What is Extended Reality?
What if you could virtually investigate human anatomy? Imagine a life-size 3D model suddenly appearing in front of you, allowing you to access it and communicate with it with ease. Creating virtual experiences is precisely what XR does. A scientific visualization tool called XR can conduct experiments in regions that are challenging to study in the actual world. As interesting as it may sound, XR encompasses a variety of experiences that mix the real and virtual worlds, often making it impossible to state them apart.
Utilizing technology that is controlled by speech, gestures, or eye motions is a part of XR experiences. In a nutshell, XR is a buzzword for the technologies of virtual reality (VR), augmented reality (AR), and mixed reality (MR).

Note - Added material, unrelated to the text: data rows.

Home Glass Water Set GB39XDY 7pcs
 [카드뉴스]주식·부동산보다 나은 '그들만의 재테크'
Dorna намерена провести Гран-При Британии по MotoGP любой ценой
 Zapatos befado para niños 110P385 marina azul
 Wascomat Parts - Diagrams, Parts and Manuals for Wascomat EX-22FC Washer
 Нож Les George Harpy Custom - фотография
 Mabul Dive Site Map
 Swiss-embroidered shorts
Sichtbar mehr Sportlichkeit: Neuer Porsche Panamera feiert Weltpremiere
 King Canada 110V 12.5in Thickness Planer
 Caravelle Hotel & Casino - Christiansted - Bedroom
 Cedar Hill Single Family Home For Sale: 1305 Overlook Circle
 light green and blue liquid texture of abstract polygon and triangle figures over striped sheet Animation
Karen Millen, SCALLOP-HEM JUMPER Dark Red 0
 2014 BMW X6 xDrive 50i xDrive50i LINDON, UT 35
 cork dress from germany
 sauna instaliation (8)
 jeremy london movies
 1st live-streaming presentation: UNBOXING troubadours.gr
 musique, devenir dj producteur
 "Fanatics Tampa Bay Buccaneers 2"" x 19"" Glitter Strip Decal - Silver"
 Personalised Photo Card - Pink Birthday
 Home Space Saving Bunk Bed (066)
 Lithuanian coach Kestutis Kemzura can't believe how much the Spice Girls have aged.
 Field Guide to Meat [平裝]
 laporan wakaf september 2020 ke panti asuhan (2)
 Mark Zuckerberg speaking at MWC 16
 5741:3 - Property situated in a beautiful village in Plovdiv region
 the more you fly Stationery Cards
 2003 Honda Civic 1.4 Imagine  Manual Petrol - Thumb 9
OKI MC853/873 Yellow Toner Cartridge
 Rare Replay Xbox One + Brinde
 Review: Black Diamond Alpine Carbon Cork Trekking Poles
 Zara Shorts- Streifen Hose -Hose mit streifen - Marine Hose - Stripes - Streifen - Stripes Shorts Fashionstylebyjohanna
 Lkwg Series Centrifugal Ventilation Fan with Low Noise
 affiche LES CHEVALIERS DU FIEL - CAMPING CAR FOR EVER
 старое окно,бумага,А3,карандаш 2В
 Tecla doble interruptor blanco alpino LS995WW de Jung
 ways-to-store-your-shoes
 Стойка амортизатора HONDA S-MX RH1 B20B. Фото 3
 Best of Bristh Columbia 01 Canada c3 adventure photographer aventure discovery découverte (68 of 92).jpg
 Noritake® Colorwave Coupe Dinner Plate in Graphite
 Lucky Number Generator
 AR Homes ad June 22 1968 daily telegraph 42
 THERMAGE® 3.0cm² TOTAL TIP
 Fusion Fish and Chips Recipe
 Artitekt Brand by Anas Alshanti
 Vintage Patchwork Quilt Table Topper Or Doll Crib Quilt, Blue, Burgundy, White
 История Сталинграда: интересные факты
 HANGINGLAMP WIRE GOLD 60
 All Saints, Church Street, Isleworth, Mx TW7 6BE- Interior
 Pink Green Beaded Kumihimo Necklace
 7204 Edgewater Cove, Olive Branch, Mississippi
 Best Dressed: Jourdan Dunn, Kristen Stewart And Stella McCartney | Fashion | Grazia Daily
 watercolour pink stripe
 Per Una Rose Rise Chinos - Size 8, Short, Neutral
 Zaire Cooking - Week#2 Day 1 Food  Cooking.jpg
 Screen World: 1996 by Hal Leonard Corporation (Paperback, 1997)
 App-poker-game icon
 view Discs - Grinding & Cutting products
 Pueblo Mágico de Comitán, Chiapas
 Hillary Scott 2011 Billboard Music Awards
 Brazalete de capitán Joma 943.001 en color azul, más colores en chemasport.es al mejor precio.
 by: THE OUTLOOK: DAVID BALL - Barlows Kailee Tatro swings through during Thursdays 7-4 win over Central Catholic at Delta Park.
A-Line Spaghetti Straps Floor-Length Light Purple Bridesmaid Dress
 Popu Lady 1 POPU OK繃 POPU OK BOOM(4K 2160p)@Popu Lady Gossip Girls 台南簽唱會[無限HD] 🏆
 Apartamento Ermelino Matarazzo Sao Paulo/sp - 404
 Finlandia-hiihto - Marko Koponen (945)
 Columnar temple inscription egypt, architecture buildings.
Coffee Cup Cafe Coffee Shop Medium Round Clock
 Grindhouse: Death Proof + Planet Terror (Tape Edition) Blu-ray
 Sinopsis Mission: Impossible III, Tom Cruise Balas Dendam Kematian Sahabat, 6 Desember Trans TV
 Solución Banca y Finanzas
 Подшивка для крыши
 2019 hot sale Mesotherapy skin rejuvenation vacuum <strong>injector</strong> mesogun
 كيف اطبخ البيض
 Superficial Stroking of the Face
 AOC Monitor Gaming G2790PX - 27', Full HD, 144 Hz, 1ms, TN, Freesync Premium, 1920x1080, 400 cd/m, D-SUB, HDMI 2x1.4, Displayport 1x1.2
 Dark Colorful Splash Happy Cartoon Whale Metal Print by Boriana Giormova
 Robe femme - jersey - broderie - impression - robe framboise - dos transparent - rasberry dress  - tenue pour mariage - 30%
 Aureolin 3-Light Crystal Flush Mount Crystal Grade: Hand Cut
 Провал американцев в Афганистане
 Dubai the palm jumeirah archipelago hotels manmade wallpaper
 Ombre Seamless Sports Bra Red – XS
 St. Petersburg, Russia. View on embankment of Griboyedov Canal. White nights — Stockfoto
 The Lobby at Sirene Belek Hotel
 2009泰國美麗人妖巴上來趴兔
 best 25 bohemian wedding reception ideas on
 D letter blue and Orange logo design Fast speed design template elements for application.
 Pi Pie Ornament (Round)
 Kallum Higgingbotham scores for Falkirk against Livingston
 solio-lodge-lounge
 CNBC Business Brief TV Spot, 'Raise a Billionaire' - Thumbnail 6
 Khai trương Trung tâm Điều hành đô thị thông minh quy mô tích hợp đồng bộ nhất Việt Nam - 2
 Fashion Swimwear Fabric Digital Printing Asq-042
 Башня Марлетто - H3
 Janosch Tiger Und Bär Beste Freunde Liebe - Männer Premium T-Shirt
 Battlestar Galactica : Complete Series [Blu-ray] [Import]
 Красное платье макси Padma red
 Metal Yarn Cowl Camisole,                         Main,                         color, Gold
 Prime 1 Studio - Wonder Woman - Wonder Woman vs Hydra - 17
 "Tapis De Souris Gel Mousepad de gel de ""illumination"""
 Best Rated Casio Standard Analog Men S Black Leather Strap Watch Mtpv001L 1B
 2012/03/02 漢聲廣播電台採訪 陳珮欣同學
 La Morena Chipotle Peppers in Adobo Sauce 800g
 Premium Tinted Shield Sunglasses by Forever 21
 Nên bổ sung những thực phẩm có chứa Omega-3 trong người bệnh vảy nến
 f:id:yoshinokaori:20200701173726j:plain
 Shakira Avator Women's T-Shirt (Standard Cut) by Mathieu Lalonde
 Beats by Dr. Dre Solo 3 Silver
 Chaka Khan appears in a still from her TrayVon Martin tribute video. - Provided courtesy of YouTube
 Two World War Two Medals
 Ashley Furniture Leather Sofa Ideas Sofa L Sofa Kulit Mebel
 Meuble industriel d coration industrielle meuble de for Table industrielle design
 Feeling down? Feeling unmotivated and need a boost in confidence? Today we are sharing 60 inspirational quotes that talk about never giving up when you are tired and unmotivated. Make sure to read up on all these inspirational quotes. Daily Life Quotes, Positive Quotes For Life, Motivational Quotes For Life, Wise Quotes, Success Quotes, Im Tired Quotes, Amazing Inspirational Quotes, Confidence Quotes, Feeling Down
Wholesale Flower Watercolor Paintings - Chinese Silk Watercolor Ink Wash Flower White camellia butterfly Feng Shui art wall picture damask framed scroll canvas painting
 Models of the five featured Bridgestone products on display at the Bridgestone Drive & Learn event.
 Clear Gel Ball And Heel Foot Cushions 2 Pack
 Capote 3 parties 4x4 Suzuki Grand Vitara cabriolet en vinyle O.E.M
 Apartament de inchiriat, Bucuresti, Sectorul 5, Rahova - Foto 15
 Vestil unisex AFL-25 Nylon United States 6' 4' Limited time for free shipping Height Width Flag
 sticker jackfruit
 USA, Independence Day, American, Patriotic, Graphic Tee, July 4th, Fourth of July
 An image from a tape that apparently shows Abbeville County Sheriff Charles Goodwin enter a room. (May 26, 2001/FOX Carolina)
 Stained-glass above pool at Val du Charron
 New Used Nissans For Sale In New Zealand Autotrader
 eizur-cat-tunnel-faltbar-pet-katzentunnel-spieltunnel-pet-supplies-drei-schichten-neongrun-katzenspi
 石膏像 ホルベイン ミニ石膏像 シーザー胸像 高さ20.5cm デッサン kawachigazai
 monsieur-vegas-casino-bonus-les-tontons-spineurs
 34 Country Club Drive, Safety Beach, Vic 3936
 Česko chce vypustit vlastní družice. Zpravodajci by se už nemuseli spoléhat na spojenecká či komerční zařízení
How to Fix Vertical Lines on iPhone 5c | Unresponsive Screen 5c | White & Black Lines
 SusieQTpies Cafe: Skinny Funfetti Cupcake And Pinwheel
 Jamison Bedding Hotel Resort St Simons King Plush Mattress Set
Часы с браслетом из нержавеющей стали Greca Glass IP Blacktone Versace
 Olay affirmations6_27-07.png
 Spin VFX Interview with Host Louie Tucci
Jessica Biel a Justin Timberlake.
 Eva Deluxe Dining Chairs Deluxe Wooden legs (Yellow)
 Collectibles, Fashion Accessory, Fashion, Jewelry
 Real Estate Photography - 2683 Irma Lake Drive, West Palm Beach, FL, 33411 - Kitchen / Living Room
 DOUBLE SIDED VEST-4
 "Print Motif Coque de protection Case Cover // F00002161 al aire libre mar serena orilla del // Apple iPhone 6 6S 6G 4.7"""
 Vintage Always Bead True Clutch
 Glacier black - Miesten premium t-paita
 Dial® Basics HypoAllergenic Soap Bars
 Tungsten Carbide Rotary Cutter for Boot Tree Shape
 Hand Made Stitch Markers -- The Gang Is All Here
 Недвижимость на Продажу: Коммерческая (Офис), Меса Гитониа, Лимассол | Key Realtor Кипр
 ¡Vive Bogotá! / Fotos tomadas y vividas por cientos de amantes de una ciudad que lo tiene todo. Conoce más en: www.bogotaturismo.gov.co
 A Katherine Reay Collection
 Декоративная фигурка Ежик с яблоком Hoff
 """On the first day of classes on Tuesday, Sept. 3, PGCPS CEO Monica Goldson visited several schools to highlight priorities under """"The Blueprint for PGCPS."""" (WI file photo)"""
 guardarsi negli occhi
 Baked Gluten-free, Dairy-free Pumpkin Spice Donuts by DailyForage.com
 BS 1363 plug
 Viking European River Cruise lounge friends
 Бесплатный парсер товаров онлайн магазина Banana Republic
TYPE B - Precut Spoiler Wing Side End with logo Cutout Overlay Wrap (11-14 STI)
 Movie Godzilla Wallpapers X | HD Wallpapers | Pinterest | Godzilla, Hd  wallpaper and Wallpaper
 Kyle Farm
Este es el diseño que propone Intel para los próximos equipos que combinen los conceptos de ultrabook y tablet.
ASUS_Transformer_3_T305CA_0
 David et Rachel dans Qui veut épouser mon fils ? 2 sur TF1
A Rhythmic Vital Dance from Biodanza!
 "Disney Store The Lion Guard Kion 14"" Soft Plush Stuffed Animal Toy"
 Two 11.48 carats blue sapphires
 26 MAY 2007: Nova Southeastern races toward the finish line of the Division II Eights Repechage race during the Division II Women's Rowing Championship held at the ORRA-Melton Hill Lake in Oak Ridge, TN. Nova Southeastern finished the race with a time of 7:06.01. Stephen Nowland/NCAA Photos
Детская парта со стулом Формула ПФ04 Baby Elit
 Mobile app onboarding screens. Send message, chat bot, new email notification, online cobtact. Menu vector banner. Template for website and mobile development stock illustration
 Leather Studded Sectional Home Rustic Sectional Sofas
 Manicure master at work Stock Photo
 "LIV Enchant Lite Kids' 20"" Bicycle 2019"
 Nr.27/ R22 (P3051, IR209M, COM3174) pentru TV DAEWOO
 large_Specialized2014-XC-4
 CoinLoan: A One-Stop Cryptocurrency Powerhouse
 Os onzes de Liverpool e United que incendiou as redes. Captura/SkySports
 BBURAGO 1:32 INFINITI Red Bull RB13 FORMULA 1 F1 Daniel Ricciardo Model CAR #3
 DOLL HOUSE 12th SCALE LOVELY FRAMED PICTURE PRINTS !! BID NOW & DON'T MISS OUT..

Potential of XR in the medical field
In particular, for contemporary healthcare organizations, the use of XR in healthcare is creating new chances for medical professionals and is consistently booming. By reducing the time needed for surgeons to find pertinent information for making crucial decisions, XR solutions have the potential to help them in the operating room. Training new doctors and giving them a greater grasp of patients’ diseases or illnesses are a few of the key applications of XR in healthcare.
Now let’s have a quick look at how XR in healthcare is utilized:
1. To assist in better understanding the patient’s condition and pain relief
XR may lessen a patient’s pain by distracting them from their therapy by submerging them in an experience. For instance, students at a Canadian university created a virtual reality game to occupy cancer patients during treatment and thereby take their minds off their suffering.
By giving them opportunities to experience what their patients go through, doctors and other healthcare professionals would be better able to sympathize with their patients. In the doctor-patient therapeutic interaction, this can dramatically increase interpersonal trust.
2. To construct a surgical simulator to use in training healthcare providers
Additionally, immersive technology may make it possible for medical professionals to practice surgery. For the aim of training medical professionals, extended reality can be used to build a surgical simulator. A patient, cadaver, or animal is not as frequently required while using a surgical simulator.
3. To prepare the surgeons before surgery
The possibilities in healthcare with XR are limitless. Several uses for surgical training and planning are listed below:
In order to help surgeons learn surgical techniques and work with their team, 3D models will be created using patient images. Additionally, an XR immersive headset may be utilized to demonstrate the cut, sketch, and measurement tools and create a practical operating process.
Additionally, a platform built on XR that is immersive, interactive, and allows for collaboration between different surgeons can be developed for healthcare practitioners.
Simulation-based applications may also be created for surgeons to train and hone their abilities.
The surgeon can experience the sensation of using real instruments by using an XR program that incorporates realistic vibration patterns. When paired with the capabilities of VR, such an immersive application may serve as a lifelike platform to analyze operations.
4. To conduct educational training for medical students
The extended reality in medical education plays a crucial role in training and teaching. XR-based apps created for educational purposes help doctors as well as medical students to observe intricate details which are anatomically accurate models of a human body. This allows them to learn about different systems and practice their surgical skills.
5. To determine a patient’s health conditions
What if medical professionals could scan a patient’s physique and immediately identify any health issues? As fascinating as that may sound, it is currently feasible, thanks to an XR application. To identify patient ailments, a collection of immersive technologies may be used with 3D models. These apps may also be used to identify certain health issues, such as cancers, fractured bones, and others. Additionally, patients may be shown a step-by-step procedure for their future surgery using photographs from the program.
There is no doubt that extended reality technology is giving healthcare businesses a lot of opportunities. Healthcare service providers—from producers of pharmaceuticals and medical equipment to hospital networks and insurers—seek methods to influence the direction of the healthcare sector.